Although European trading ships had been exploring the Oregon Coast for several centuries, it was not until 1812 that the first Europeans began exploring and trapping fur animals in the southern Willamette Valley. Among them was Donald Mackenzie who, as assistant leader of the Astorian Overlanders Expedition, hunted in the area for six weeks. The first map to show his name on the river was made in 1824 by Hudsons's Bay Company who he worked for at the time. The McKenzie River is one of the few rivers in Oregon that did not retain its Native American name on this map.
In 1843 immigrants began settling along the lower reaches of "McKenzie's Fork" after traveling across the country in covered wagons on the Oregon Trail. In 1848 Caswell Hendricks settled on the banks of the river just west of Walterville. The ferry crossing he operated was used until 1908 when a covered bridge was built. This area is now the popular Hendricks Park.
The first recorded travel along the entire length of the river by Europeans was in 1853 when several scouts from “The Lost Wagon Train” found their way down the McKenzie River from the east side of the Cascades. The earliest homestead recorded in the upper McKenzie River valley was staked by James Belknap in 1861 just west of the South Fork McKenzie. A ferry across the river also operated in this area until the first Belknap Covered Bridge was built in 1890. In 1861 gold was discovered in the Blue River drainage, initiating settlement of the surrounding areas. The following year the wagon road was extended from Walterville to the upper McKenzie River, then constructed over the Cascades near the North Sister by Felix Scott Jr. In 1868 wagon road work led by John Latta and John Templeton Craig crossed the Cascades at a lower elevation, but through the lava-fields, becoming the current location of Highway 242.
In the 1870’s two hot-springs resorts were in the upper McKenzie River area, increasing recognition of the area as a tourist destination. Stage stops for the wagon-road were developed every 6 to 10 miles apart, establishing the communities that are named along the river today.
In 1893 all lands within the McKenzie River watershed not already claimed by homesteaders became part of the National Forest or Bureau of Land Management. Ridge-top meadows on these lands supported sheep-grazing through the 1930s. Increased demand for lumber resulted in steady harvest of Douglas-Fir trees between 1950's and 1990. In the late 2000s these harvest levels decreased to 10% of the 1980s levels on federal lands, due to increased protection for wildlife. Private industrial forest lands in the watershed continue to be harvested and replanted on 60 year rotations.
Automobiles began using the McKenzie River highway in the early 1900s, and soon became popular as a scenic motoring destination and for fishing lodges.
In 1911 the Eugene Water and Electric Board began using water from the McKenzie River to generate power at the Leaburg Power Plant.
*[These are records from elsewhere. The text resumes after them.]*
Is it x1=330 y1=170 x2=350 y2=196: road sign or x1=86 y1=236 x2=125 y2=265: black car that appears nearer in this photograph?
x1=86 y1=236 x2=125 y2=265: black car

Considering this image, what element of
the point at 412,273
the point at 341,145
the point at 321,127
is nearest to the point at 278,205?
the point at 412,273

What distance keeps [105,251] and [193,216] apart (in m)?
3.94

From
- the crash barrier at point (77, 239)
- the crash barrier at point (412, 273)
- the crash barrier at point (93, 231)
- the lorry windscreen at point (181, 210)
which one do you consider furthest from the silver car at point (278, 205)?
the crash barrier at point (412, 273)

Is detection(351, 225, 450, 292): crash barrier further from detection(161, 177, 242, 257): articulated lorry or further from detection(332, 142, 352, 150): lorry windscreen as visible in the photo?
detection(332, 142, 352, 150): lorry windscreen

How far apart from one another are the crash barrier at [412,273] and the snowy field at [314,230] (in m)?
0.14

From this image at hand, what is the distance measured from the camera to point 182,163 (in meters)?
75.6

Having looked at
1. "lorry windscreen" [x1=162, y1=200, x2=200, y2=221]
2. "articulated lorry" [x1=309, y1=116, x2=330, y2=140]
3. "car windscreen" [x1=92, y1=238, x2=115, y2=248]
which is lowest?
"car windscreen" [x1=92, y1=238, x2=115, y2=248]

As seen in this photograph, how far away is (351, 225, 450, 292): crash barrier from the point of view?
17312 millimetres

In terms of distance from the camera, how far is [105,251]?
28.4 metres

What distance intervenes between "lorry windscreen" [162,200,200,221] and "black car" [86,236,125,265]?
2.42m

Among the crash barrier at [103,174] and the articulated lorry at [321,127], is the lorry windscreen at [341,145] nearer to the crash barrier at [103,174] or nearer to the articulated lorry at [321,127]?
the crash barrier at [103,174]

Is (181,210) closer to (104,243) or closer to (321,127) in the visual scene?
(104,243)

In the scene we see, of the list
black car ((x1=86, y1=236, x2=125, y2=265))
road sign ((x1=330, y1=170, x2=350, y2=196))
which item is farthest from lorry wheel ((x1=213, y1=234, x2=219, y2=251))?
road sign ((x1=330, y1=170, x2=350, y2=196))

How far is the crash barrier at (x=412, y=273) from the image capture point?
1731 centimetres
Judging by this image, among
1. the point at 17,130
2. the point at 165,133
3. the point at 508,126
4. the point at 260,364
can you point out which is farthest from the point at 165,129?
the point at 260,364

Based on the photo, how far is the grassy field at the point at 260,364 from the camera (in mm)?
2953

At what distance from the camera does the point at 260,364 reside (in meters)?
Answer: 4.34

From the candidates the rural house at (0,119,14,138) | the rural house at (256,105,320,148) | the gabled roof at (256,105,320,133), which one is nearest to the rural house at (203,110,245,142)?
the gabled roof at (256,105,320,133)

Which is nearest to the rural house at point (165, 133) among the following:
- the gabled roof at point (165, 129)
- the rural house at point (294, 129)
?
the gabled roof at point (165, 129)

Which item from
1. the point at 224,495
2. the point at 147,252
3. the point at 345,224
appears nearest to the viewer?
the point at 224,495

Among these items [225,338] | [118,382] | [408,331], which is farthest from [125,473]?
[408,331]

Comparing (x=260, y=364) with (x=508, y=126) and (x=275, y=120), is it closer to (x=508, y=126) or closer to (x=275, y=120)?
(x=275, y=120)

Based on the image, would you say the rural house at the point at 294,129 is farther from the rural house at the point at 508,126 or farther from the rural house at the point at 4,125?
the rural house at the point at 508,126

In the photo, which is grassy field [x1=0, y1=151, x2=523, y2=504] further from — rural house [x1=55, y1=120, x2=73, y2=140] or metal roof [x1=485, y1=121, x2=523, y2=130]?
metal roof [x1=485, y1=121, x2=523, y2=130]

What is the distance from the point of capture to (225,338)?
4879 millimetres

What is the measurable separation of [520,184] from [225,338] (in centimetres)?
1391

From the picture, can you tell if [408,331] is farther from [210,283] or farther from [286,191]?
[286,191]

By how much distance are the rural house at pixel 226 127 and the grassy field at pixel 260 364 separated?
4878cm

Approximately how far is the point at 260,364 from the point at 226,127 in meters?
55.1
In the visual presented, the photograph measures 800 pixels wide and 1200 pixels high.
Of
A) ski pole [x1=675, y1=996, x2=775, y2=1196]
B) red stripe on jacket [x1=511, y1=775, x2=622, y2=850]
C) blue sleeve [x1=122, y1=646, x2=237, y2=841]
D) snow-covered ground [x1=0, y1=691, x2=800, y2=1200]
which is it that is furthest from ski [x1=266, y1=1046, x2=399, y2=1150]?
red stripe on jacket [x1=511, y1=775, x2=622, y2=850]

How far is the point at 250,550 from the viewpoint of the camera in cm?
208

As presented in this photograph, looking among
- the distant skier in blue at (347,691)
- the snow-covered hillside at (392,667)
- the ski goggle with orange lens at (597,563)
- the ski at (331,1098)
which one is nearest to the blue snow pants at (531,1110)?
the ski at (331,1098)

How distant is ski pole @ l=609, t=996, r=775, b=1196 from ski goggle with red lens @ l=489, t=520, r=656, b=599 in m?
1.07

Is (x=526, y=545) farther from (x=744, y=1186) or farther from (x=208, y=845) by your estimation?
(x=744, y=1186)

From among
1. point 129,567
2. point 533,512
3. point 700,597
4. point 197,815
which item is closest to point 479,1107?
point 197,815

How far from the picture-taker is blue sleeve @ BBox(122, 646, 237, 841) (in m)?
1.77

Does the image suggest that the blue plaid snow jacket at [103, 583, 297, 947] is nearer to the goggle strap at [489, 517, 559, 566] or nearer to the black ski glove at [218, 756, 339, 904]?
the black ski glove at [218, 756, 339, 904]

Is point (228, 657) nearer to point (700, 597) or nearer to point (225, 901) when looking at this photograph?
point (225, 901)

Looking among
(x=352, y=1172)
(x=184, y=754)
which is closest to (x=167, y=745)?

In the early 1960s flood-control dams were built on the South Fork of the McKenzie River, and on Blue River, creating several large reservoirs. Also in the early 1960s, EWEB built the Carmen-Smith power project on the upper McKenzie River. The highway between Clear Lake and the Santiam Pass was paved during this time also.
Three sites in the watershed are listed on the National Register of Historic Places; the Goodpasture Bridge, and Old McKenzie Fish Hatchery, both just west of Vida; and Belknap Bridge between Blue river and McKenzie Bridge. The Goodpasture Bridge was constructed in 1938 and is an example of the many covered bridges throughout Lane County. A covered bridge has been at the Belknap Bridge site since 1890 as four different bridge structures. Old McKenzie Fish Hatchery at Leaburg Lake, constructed in 1905, and now a county park. This site consists of 17 buildings and ponds, and has regional significance because it is one of only two or three such facilities still surviving in the Pacific Northwest that still appears as it did at over 100 years ago.